If you add 0 to a, then a is first converted to a pointer value of type int(*)[2] (pointing to the first element of an array of type int[3][2]). Then 0 is added to that, which adds 0 * sizeof(int[2]) bytes to the address represented by that pointer value. Since that multiplication yields 0, it will yield the same pointer value. Since it is a pointer, sizeof(a+0) yields the size of a pointer, which is 8 bytes on your box.
If you do sizeof(a), there is no reason for the compiler to convert a to a pointer value (that makes only sense if you want to index elements or to do pointer arithmetic involving the address of the elements). So expression a stays being of an array type, and you get the size of int[3][2] instead the size of int(*)[2]. So, 3 * 2 * sizeof(int) which on your box is 24 bytes.
Hope this clarifies things.
sizeof tells you the size of the type of the expression. When you add 0 to a, the type becomes a pointer (8 bytes on 64-bit systems).

Pointer incrementing in C++

What does this mean: that a pointer increment points to the address of the next base type of the pointer?
For example:
p1++; // p1 is a pointer to an int
Does this statement mean that the address pointed to by p1 should change to the address of the next int or it should just be incremented by 2 (assuming an int is 2 bytes), in which case the particular address may not contain an int?
I mean, if p1 is, say, 0x442012, will p1++ be 0x442014 (which may be part of the address of a double) or will it point to the next int which is in an address like 0x44201F?
Thanks
Pointer arithmetic doesn’t care about the content – or validity – of the pointee. It will simply increment the pointer address using the following formula:
new_value = reinterpret_cast<char*>(p) + sizeof(*p);
(Assuming a pointer to non-const – otherwise the cast wouldn’t work.)
That is, it will increment the pointer by an amount of sizeof(*p) bytes, regardless of things like pointee value and memory alignment.
The compiler will add sizeof(int) (usually 4) to the numeric value of the pointer. If p1 is 0x442012 before the increment, then after the increment it will be 0x442012 + 4 = 0x442016.
Mind you, 0x442012 is not a multiple of 4, so it is unlikely to be the address of a valid four-byte int, though it would be fine for your two-byte ints.
It certainly won't go looking for the next integer. That would require magic.
p1++ gives rise to assembly language instructions which increment p1 by the size of what it points to. So you get
(char *)p1 = (char *)p1 + sizeof (object pointed to by p1)

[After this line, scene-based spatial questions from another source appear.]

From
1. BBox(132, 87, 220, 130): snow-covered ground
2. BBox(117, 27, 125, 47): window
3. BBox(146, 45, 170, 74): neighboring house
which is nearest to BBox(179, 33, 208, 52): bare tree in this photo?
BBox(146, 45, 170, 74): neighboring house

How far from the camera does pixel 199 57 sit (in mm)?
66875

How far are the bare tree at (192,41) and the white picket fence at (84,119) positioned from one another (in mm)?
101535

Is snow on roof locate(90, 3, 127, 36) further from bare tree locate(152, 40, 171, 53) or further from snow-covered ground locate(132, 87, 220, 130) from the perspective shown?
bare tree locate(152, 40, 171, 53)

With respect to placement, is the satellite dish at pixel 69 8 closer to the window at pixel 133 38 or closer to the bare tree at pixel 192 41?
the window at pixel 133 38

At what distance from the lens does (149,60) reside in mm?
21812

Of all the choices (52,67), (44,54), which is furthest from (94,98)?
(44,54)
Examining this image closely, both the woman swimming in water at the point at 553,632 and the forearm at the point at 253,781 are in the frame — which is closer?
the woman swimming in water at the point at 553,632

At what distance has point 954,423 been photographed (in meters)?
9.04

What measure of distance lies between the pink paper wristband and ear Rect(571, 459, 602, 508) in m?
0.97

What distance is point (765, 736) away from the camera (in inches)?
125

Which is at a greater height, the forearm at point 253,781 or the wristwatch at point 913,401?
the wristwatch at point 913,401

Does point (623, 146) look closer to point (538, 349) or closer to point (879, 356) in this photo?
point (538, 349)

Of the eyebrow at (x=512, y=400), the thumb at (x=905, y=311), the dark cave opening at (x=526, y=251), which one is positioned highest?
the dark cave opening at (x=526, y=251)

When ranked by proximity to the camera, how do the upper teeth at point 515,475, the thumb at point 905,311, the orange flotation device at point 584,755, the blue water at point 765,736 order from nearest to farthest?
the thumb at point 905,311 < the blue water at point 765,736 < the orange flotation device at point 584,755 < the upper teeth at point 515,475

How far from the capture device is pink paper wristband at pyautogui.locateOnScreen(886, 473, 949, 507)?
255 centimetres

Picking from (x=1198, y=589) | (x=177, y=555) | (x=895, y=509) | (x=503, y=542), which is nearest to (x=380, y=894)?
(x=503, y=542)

(When this question was answered) Typically an int is 4 bytes, so it would increment by 4, but it depends on the sizeof() on your machine.
It does not go to "the next int".
An example: assume a 4 byte address and p1 = 0x20424 (where p1 is an int*). Then
p1++
would set the new value of p1 to 0x20428. NOT 0x20425.
If p1 is pointing into the element of index n of an array of objects of type int (a non-array object counts as an array of length 1 for this purpose), then after p1++, p1 is either:
Pointing to the element of index n+1 if the array is of length greater than n+1.
The 'past-the-end' address of the array, if the array is of length exactly n+1.
p1++ causes undefined behavior if p1 is not pointing to an element of an array of objects of type int.
The only meaning that the C and C++ languages give to the notion of "address" is the value of a pointer object.
Any relationship that C/C++'s notion of address has to the notion of a numeric addresses you'd consider in assembly language is purely an implementation detail (albeit, an extremely common implementation detail).
Pointer arithmetic are done in sizoeof(*pointer) multiples - that is, for a pointer to int, increment will advance to the next integer (or 4 bytes for 32 bit integers).